— BEGIN THE DATA —

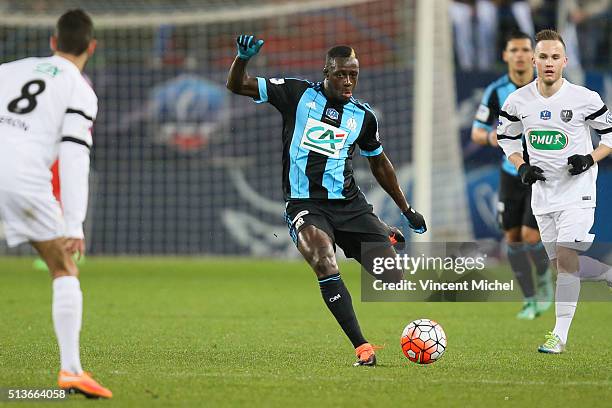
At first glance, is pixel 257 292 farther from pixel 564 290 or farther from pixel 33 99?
pixel 33 99

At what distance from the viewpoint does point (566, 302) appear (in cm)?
811

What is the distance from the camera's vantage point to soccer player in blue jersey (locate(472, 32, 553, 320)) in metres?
10.8

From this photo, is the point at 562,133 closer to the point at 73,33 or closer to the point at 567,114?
the point at 567,114

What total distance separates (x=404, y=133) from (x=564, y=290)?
38.6ft

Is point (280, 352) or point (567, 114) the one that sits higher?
point (567, 114)

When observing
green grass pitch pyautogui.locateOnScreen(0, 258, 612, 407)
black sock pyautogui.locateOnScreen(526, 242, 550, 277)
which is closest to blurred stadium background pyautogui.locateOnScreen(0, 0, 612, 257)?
green grass pitch pyautogui.locateOnScreen(0, 258, 612, 407)

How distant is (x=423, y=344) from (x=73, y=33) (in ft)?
10.0

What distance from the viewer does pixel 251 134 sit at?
2008 centimetres

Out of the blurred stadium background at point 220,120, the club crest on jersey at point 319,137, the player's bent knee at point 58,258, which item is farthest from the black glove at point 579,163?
the blurred stadium background at point 220,120

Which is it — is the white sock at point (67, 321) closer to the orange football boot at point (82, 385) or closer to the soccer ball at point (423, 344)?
the orange football boot at point (82, 385)

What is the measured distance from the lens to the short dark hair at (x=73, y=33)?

— END THE DATA —

- _SET PROBLEM_: Reproduce every entry above verbatim, leaving out the pictures.

- _ANSWER TO THIS EXERCISE_:
At first glance, is pixel 257 292 farther from pixel 564 290 or farther from pixel 33 99?
pixel 33 99

At what distance from the viewpoint does point (566, 302) appear (in cm)?
811

What is the distance from the camera's vantage point to soccer player in blue jersey (locate(472, 32, 553, 320)) in metres?
10.8

From this photo, is the point at 562,133 closer to the point at 73,33 or closer to the point at 567,114?
the point at 567,114

What total distance separates (x=404, y=133) from (x=564, y=290)?
38.6ft

Is point (280, 352) or point (567, 114) the one that sits higher?
point (567, 114)

When observing
green grass pitch pyautogui.locateOnScreen(0, 258, 612, 407)
black sock pyautogui.locateOnScreen(526, 242, 550, 277)
which is closest to blurred stadium background pyautogui.locateOnScreen(0, 0, 612, 257)?
green grass pitch pyautogui.locateOnScreen(0, 258, 612, 407)

How distant is (x=423, y=344) from (x=73, y=33) (in ft)?
10.0

What distance from the viewer does pixel 251 134 sit at?
2008 centimetres

Out of the blurred stadium background at point 220,120, the club crest on jersey at point 319,137, the player's bent knee at point 58,258, which item is farthest from the black glove at point 579,163?
the blurred stadium background at point 220,120

Which is it — is the white sock at point (67, 321) closer to the orange football boot at point (82, 385) or closer to the soccer ball at point (423, 344)?
the orange football boot at point (82, 385)

What is the measured distance from the lens to the short dark hair at (x=73, y=33)?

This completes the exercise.